• [GIVEN EXERCISE]
Rewrite the material below, replacing "railing support post" with "fence post" everywhere it occurs and leaving all other text as it is.
━━━━━ EXCERPTED RECORDS
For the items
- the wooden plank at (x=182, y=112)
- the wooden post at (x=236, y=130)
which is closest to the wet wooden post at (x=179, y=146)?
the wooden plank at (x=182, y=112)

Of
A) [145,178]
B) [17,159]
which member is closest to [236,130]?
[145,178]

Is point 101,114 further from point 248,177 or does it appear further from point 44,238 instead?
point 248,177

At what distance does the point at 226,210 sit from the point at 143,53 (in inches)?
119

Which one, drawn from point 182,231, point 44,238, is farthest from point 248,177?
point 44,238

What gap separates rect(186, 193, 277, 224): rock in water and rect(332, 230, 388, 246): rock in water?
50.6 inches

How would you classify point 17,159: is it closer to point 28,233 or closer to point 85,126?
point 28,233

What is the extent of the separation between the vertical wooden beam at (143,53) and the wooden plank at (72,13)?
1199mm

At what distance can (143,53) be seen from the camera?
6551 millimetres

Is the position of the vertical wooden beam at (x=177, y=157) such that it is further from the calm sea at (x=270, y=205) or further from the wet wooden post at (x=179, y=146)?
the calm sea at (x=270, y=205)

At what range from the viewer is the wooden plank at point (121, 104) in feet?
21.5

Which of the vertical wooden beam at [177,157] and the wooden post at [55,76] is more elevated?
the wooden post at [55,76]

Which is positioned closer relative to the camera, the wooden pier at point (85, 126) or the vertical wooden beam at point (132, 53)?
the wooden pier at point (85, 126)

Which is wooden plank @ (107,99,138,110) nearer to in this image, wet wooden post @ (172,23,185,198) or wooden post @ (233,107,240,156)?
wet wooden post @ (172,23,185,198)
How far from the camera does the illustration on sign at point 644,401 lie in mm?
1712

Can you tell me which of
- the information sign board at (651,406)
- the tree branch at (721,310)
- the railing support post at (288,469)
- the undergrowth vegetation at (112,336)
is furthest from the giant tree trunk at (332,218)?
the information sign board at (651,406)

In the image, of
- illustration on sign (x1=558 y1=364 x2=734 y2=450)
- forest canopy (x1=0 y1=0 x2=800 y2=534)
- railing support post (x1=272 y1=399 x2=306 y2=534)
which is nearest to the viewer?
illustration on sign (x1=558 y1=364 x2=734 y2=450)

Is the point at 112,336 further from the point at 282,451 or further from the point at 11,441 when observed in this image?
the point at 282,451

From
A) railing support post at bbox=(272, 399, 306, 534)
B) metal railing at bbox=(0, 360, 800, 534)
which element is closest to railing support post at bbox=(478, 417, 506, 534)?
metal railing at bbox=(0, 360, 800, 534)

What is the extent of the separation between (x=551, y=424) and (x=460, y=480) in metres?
━━━━━━━━━━
• [RESULT]
For the items
- the wooden plank at (x=182, y=112)
- the wooden post at (x=236, y=130)
which is closest to the wet wooden post at (x=179, y=146)?
the wooden plank at (x=182, y=112)

Of
A) [145,178]
B) [17,159]
which member is closest to [236,130]?
[145,178]

Is point 101,114 further from point 248,177 or does it appear further from point 44,238 instead?
point 248,177

At what distance does the point at 226,210 sit from the point at 143,53 (in inches)?
119

Which one, drawn from point 182,231, point 44,238, is farthest from point 248,177?
point 44,238

What gap separates rect(186, 193, 277, 224): rock in water and rect(332, 230, 388, 246): rock in water?
50.6 inches

How would you classify point 17,159: is it closer to point 28,233 or closer to point 85,126?
point 28,233

What is the extent of the separation between the vertical wooden beam at (143,53) and the wooden plank at (72,13)?
1199mm

At what distance can (143,53) be seen from the camera?
6551 millimetres

Is the position of the vertical wooden beam at (x=177, y=157) such that it is further from the calm sea at (x=270, y=205) or further from the wet wooden post at (x=179, y=146)?
the calm sea at (x=270, y=205)

At what range from the viewer is the wooden plank at point (121, 104) in feet?
21.5

Which of the vertical wooden beam at [177,157] and the wooden post at [55,76] is more elevated?
the wooden post at [55,76]

Which is positioned closer relative to the camera, the wooden pier at point (85, 126) or the vertical wooden beam at point (132, 53)?
the wooden pier at point (85, 126)

Which is wooden plank @ (107,99,138,110) nearer to in this image, wet wooden post @ (172,23,185,198) or wooden post @ (233,107,240,156)?
wet wooden post @ (172,23,185,198)
How far from the camera does the illustration on sign at point 644,401 lie in mm?
1712

Can you tell me which of
- the information sign board at (651,406)
- the tree branch at (721,310)
- the fence post at (288,469)
- the undergrowth vegetation at (112,336)
is furthest from the giant tree trunk at (332,218)?
the information sign board at (651,406)

In the image, of
- illustration on sign (x1=558 y1=364 x2=734 y2=450)
- forest canopy (x1=0 y1=0 x2=800 y2=534)
- fence post (x1=272 y1=399 x2=306 y2=534)
which is nearest to the viewer?
illustration on sign (x1=558 y1=364 x2=734 y2=450)

Is the point at 112,336 further from the point at 282,451 or further from the point at 11,441 when observed in this image?
the point at 282,451

From
A) fence post at bbox=(272, 399, 306, 534)
B) metal railing at bbox=(0, 360, 800, 534)
which element is closest to fence post at bbox=(478, 417, 506, 534)?
metal railing at bbox=(0, 360, 800, 534)

What is the extent of the separation between (x=551, y=424) and (x=460, y=480) in metres?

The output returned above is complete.